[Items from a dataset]
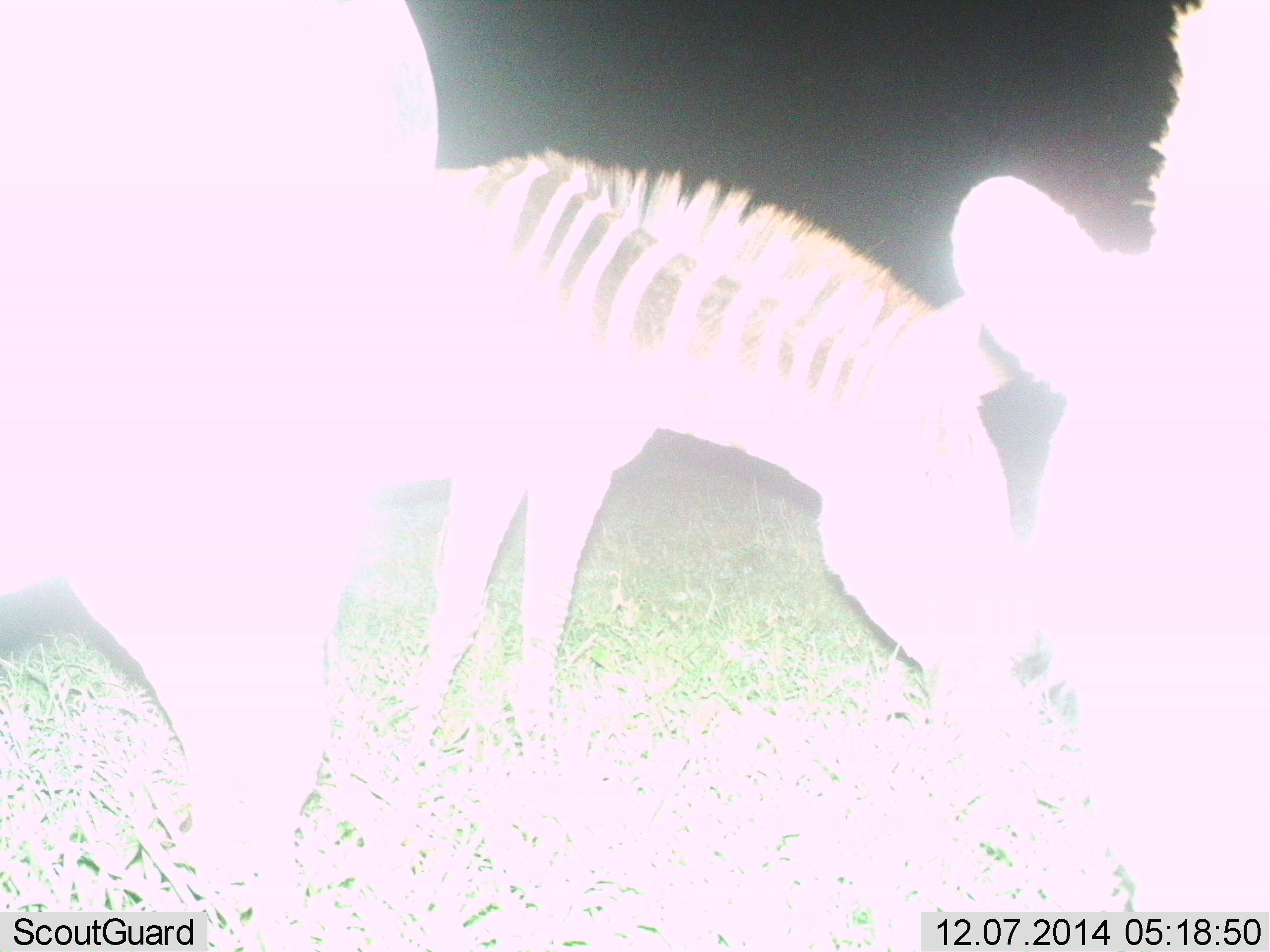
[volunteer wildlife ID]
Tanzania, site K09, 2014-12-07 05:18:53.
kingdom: Animalia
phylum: Chordata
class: Mammalia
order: Perissodactyla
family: Equidae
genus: Equus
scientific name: Equus quagga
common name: plains zebra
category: zebra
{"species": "zebra (plains zebra) (Equus quagga)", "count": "3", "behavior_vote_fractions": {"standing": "70%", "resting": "10%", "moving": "0%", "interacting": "20%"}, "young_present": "10%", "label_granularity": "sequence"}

[Prompt] Whatever lies between the first line of the data and the line holding "category: zebra", inclusive, should be repeated exactly, apart from the pictures.

[Finished task]
[volunteer wildlife ID]
Tanzania, site K09, 2014-12-07 05:18:53.
kingdom: Animalia
phylum: Chordata
class: Mammalia
order: Perissodactyla
family: Equidae
genus: Equus
scientific name: Equus quagga
common name: plains zebra
category: zebra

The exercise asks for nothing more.